### Texto de leitura
------------------------------------------------------------------------
A Morte da Liberdade

Todos os mortos da pandemia devem ser pranteados. Cada um deles tinha um nome, uma história, uma família, uma missão, uma alma imortal. Da mesma forma que a partitura de um concerto segue existindo depois que a música cessou de ser tocada, essas pessoas seguem vivas no plano eterno, cujo correspondente na Terra é o coração humano. Sentimos saudade daqueles que partiram; a saudade é o tributo que o tempo paga à eternidade.

Mas eis que as nossas lágrimas e a nossa dor hoje pranteiam uma velha amiga, a Liberdade. Entre os donos do mundo, pouquíssimos foram aqueles que lamentaram seu falecimento. Em nosso país, a Liberdade morreu anônima, silenciosa, como um indigente na boca da noite. A grande mídia sequer reservou-lhe uma notinha de rodapé. Velório e missa de exéquias foram proibidos pelas autoridades sanitárias; enterraram a Liberdade numa vala comum, onde jaziam também suas irmãs Democracia e Justiça. A pá de cal foi jogada por um coveiro chamado Coronel.

Embora o atestado de óbito registre como causa mortis o Covid-19, Liberdade morreu de morte matada. Perseguida implacavelmente por seus inimigos, foi alvo de calúnias sem fim. Disseram até que ela tencionava matar Democracia, sua irmã querida. Xingaram-na de defensora da ditadura e acusaram-na de ameaçar a segurança nacional. Deram-lhe até um apelido jocoso: Fake News. Uma extremista de direita, essa Liberdade!

No entanto, o verdadeiro motivo de tanto ódio à Liberdade é que Liberdade é conservadora. O sentido de sua vida consistia em defender tudo aquilo que mais amava: sua fé, sua família, seu trabalho, seu país. Liberdade não tinha medo de nada; aprendeu isso com sua mãe, Coragem.

Liberdade não morreu de uma vez só. Foi sendo envenenada aos poucos; seus algozes diziam que o veneno era necessário para garantir a saúde pública. E então ela foi morrendo ― foi morrendo em cada emprego perdido, em cada inocente perseguido, em cada palavra censurada, em cada abuso cometido. Morreu um pouco quando o ministro foi para o exílio; morreu outro tanto quando o jornalista foi preso; morreu bastante quando o ex-herói se revelou traidor. Morreu por pensamentos, palavras, atos e omissões. Como Sócrates, morreu condenada por um colégio de juízes.

E os mesmos juízes que condenaram Liberdade providenciaram-lhe uma substituta: Censura. Embora não gostem de pronunciar o nome da sucessora ― pode causar má impressão ―, no fundo os juízes acreditam que só Censura vai resolver os problemas causados por Liberdade. Desarmamentistas até o fundo da alma, estão convictos de que só Censura pode acalmar o povo e assegurar a paz. A paz dos escravos.

Mas há algo que os juízes não sabem — ou fingem não saber. Liberdade ainda vive no coração de cada um de nós; é um presente que nos foi dado por Deus. E de nosso coração ela vai ressuscitar, porque é mais forte que todos os senhores do mundo.

― Paulo Briguet é cronista e editor-chefe do BSM.
------------------------------------------------------------------------
### Informações extraídas
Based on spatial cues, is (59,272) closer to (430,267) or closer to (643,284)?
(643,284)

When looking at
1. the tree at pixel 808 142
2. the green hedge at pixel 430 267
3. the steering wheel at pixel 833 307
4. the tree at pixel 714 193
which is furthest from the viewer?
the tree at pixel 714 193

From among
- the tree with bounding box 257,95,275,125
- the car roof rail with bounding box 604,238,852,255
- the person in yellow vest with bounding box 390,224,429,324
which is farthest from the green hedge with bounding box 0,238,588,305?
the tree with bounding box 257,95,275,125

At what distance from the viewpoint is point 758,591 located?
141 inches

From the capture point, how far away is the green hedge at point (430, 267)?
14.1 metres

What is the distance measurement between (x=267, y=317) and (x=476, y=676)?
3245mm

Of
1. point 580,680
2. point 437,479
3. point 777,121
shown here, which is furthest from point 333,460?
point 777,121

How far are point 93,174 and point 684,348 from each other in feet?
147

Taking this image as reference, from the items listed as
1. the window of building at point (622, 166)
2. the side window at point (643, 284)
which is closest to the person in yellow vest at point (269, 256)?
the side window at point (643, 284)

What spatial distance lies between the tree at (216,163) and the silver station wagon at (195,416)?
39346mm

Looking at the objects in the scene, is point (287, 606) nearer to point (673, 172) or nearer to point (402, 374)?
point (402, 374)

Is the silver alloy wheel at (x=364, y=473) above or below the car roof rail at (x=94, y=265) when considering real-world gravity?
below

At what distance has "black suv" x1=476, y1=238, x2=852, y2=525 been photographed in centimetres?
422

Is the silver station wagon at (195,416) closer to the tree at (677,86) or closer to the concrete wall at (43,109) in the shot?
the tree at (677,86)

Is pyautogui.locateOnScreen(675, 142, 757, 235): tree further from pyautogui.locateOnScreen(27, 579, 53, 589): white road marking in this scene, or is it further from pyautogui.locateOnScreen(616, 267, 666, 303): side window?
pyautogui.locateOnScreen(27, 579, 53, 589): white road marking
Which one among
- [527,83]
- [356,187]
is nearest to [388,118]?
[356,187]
------------------------------------------------------------------------
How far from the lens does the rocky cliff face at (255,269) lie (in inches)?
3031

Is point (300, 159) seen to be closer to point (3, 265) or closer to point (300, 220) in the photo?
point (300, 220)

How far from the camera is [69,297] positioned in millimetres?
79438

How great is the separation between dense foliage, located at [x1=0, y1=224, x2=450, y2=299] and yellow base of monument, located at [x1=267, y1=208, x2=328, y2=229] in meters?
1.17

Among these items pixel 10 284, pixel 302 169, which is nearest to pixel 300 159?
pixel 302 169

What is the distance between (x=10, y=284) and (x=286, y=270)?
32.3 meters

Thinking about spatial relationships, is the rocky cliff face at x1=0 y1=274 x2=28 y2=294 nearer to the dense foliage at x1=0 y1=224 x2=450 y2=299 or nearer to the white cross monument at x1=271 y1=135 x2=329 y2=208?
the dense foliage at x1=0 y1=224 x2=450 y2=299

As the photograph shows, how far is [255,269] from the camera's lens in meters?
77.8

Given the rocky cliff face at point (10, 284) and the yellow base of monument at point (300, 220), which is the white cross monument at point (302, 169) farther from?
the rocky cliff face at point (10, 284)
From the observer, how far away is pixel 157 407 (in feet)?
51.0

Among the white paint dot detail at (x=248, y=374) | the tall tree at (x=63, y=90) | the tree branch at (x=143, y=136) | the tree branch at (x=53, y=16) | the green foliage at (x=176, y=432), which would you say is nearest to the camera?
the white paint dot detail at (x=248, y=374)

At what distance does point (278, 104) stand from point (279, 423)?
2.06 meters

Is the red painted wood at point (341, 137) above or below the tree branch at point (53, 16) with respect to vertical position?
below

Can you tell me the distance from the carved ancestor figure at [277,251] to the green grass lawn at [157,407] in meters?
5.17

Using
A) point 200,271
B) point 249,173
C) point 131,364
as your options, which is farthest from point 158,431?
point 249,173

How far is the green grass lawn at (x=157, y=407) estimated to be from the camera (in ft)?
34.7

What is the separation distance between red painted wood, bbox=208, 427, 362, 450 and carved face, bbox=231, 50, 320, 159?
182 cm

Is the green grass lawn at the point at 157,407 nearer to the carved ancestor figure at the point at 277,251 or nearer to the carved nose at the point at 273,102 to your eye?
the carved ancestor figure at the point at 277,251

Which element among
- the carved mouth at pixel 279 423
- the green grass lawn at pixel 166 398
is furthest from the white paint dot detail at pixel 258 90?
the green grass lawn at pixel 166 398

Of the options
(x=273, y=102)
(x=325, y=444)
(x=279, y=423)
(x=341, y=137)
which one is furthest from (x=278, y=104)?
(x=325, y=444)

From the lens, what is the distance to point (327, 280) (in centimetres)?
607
------------------------------------------------------------------------
### Tarefa
Segundo o texto de leitura, com quem a Liberdade aprendeu a não ter medo de nada?

### Resposta
Com sua mãe, Coragem.